## Directions
a: According to the article below, which three players are named in the regional power competition that has pushed the Palestinian cause to the periphery?
b: Edit the stretch of the article below from "As the Israeli" through "served to mask." so that "Western powers" becomes "Western governments".
c: Pick up the article below at its last sentence and carry it forward.

## Text
####################

In the wake of the recent seismic events emanating from Palestine, a reckoning is in order. "Al-Aqsa Flood" operation, and the subsequent Israeli live-streaming genocide in Gaza, have shattered long-standing myths, dismantled conventional wisdom, and confronted us with the chilling realities of power politics and systemic hypocrisy. They defy misleading narratives that have long been taken as gospel: the supposedly diminishing relevance of the Palestinian cause, the myth of Israel's invincible military might, and the vacuous claim of the West as the self-appointed guardian of human rights and international law.
As the Israeli genocide in Gaza unfolds and global public awareness is becoming increasingly acute, it is becoming clearer that the myths surrounding the colonial conflict in Palestine serve not as guides to understanding, but as barriers. These myths, perpetuated by pro-Israel propagandists, Western powers, and Arab regimes have had dire consequences – ones measured in lost lives, crushed hopes, and a perpetually destabilised region. Now is the moment to dismantle them, delve into their genesis, and unveil the disquieting realities they have served to mask.
Undermining Palestinian struggle
For over a decade, mainstream commentators and policymakers have relegated the Palestinian cause to the periphery of Middle East geopolitics. As regional power competition among players like Iran, Saudi Arabia, and Turkey rise in prominence, and as issues like civil wars in Syria, Yemen and Libya dominated headlines, the Palestinian struggle has often been viewed as an anachronistic sideshow – important for symbolic reasons, perhaps, but less so for practical geopolitical calculations.

####################

(Dataset entries)

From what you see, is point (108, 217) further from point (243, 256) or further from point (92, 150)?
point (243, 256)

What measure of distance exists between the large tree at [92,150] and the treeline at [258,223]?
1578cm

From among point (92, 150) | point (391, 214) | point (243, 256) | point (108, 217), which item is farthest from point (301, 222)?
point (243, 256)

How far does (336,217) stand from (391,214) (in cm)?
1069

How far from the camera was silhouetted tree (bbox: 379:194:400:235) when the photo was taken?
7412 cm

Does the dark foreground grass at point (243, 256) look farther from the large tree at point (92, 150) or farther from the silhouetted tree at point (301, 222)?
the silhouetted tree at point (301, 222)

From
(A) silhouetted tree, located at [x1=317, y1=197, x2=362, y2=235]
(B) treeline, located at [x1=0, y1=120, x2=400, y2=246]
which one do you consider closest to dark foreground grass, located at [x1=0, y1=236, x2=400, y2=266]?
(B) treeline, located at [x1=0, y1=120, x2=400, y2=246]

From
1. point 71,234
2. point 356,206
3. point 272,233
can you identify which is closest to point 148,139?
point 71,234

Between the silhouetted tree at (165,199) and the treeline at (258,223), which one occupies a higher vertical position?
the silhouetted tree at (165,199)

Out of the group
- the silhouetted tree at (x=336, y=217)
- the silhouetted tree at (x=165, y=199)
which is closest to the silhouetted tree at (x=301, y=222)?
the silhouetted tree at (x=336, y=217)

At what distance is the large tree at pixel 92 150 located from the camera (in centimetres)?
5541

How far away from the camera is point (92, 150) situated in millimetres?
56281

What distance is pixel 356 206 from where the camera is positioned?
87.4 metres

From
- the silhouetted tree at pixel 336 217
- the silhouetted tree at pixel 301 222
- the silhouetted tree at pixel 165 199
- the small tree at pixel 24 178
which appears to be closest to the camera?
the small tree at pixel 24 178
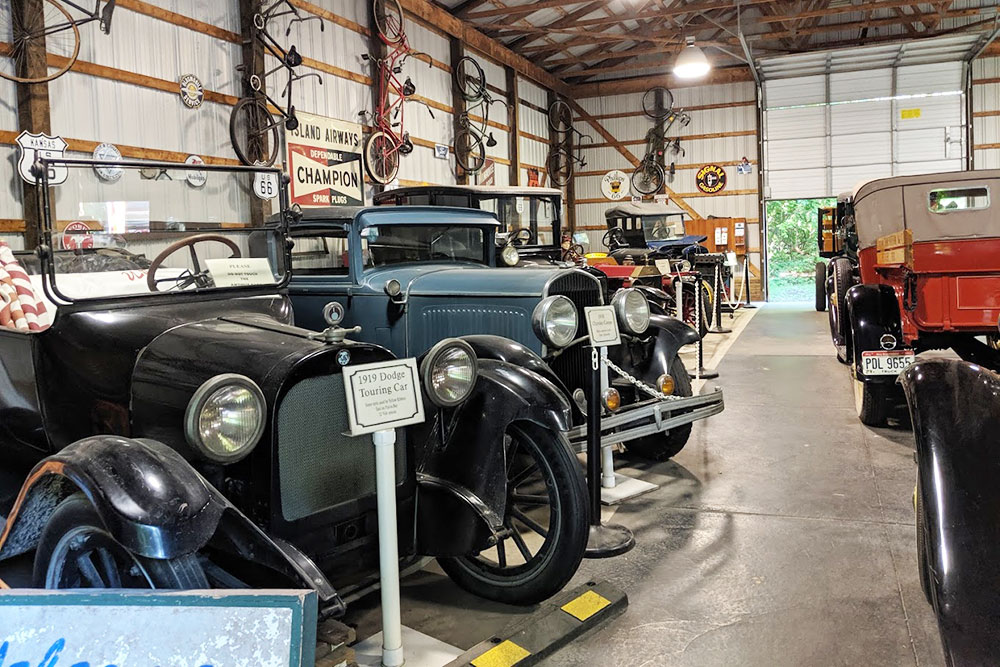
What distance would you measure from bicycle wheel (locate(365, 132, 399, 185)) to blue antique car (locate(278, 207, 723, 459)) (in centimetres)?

####################

## Responses for each task
a: Iran, Saudi Arabia, and Turkey.

b:
As the Israeli genocide in Gaza unfolds and global public awareness is becoming increasingly acute, it is becoming clearer that the myths surrounding the colonial conflict in Palestine serve not as guides to understanding, but as barriers. These myths, perpetuated by pro-Israel propagandists, Western governments, and Arab regimes have had dire consequences – ones measured in lost lives, crushed hopes, and a perpetually destabilised region. Now is the moment to dismantle them, delve into their genesis, and unveil the disquieting realities they have served to mask.

c:
This false perception has been reinforced by the deliberate actions of some Arab regimes to distance themselves from the Palestinian struggle. The United Arab Emirates in particular, along with other signatories of the Abraham Accords, stands as a stark example. By normalising relations with Israel, these regimes conveyed a political message that Palestine was no longer central to the Arab agenda or to peace in the Middle East. Add to that the complicity of the Palestinian Authority; a corrupt body that often serves to enforce Israel's agenda. Its passivity and governance failures have inadvertently fortified the myth of the irrelevance of the Palestinian struggle, cementing its status as an institutional obstacle rather than a representative body.